#### TASKS:
(A) Using the Margaret Bourke-White biography, decide whether each statement agrees with it. Answer yes or no for each and quote the words that decide it. (i) Bourke-White's birth name was Margaret White. (ii) She took up photography while studying at Cornell University. (iii) During the Great Depression she was working for Fortune magazine.
(B) According to the Margaret Bourke-White biography, in which city did she open her own photography studio after graduating from Cornell?

#### EXCERPTED TEXT:

----------

|Born: Jun 14, 1904 in the Bronx, New York|
|Died: Aug 27, 1971 (at age 67) in Stamford, Connecticut|
|Style: Documentary photographer|
Margaret Bourke-White was a New York-born photographer famous for her daring and dramatic photographs taken all over the world. Among her most famous photographs are of miners in South Africa, a view of Manhattan taken from a gargoyle on the Chrysler Building, and Mahatma Gandhi sitting behind his spinning wheel.
Margaret’s Early Life
Margaret Bourke-White was born in the Bronx. Her birth name was Margaret White and she only added the Bourke, her mother’s maiden name, when she was 23 years old. She took up photography while she was studying at Columbia University.
She also attended the University of Michigan, Purdue University, Western Reserve University, and finally Cornell University. While she was attending these colleges, she had a brief marriage. After she graduated from Cornell, she moved to Cleveland and opened her own photography studio.
Margaret’s Subject Matter
Because she concentrated on studies of architecture and industry, Bourke-White’s clients tended to be companies where somewhat hazardous work was performed, like the Otis Steel Company. Some of her clients were reluctant to let her photograph on their premises because she was a woman.
At first, her subject matter did not always show up on film the way she wanted. But she won the clients over with her intrepidness and improved her photographs with techniques like magnesium flares. The bold, monumental looks of her photographs helped make her famous.
During the Great Depression, Bourke-White photographed the victims of the Dust Bowl. At this time she was working for Fortune magazine. She met writer Erskine Caldwell during this time. He wrote Tobacco Road and other works.

----------

#### DATA SUPPLIED:

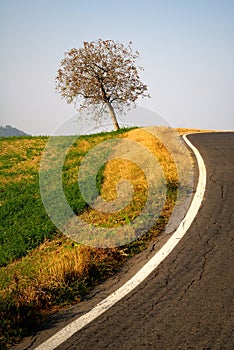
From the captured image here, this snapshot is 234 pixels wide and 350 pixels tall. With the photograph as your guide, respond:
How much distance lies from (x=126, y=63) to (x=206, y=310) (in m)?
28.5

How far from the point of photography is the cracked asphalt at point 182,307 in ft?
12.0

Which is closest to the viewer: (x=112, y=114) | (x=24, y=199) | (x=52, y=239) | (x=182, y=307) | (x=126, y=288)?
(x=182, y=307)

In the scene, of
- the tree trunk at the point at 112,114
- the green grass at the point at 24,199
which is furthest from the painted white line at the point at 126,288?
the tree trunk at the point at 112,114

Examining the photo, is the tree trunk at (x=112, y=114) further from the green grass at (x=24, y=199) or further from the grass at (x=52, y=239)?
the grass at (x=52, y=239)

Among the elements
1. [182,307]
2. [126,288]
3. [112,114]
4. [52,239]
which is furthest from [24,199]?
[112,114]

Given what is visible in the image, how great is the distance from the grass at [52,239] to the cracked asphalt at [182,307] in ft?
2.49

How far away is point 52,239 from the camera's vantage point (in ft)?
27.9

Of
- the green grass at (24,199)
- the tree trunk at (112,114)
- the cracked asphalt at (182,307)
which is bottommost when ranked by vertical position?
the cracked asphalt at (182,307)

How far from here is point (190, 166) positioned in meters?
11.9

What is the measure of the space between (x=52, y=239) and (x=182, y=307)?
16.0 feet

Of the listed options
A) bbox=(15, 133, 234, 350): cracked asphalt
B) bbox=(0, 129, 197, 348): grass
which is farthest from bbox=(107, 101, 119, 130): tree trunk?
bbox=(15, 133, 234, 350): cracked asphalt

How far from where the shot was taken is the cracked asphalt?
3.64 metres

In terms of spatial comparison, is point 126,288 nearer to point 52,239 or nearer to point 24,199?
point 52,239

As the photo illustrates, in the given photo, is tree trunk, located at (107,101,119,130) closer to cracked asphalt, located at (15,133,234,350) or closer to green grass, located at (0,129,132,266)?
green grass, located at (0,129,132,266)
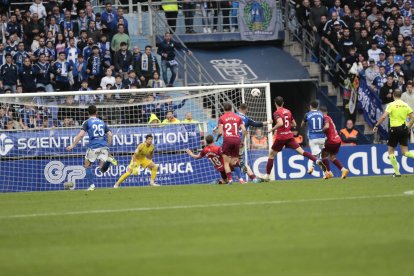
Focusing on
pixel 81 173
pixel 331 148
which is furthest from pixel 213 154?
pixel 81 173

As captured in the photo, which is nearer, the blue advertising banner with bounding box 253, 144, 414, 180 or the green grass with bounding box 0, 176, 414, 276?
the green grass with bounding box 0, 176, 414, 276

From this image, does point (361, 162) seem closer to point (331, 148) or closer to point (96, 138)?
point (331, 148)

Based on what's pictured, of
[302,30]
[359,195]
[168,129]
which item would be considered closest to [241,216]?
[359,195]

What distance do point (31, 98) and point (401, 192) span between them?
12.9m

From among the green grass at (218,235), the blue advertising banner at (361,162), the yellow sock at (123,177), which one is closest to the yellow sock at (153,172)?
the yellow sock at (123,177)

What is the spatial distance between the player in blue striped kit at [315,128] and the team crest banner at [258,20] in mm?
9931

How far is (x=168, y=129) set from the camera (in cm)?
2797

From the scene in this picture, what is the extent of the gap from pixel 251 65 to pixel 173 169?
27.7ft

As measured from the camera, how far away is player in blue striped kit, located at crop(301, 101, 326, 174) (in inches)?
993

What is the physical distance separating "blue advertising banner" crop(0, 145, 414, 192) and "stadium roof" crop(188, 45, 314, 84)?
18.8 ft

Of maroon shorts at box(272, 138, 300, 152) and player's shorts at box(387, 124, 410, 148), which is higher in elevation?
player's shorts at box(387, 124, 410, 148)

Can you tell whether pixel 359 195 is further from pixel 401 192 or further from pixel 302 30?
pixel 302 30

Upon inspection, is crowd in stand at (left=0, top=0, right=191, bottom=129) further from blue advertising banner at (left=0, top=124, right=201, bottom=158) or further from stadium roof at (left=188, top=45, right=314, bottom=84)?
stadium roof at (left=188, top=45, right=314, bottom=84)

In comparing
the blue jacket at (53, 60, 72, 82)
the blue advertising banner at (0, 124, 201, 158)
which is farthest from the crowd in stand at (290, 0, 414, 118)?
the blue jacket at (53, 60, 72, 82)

----------

#### ANSWER SET:
(A)
(i) Yes: "Her birth name was Margaret White"
(ii) No: "She took up photography while she was studying at Columbia University."
(iii) Yes: "During the Great Depression, Bourke-White photographed the victims of the Dust Bowl. At this time she was working for Fortune magazine."

(B) Cleveland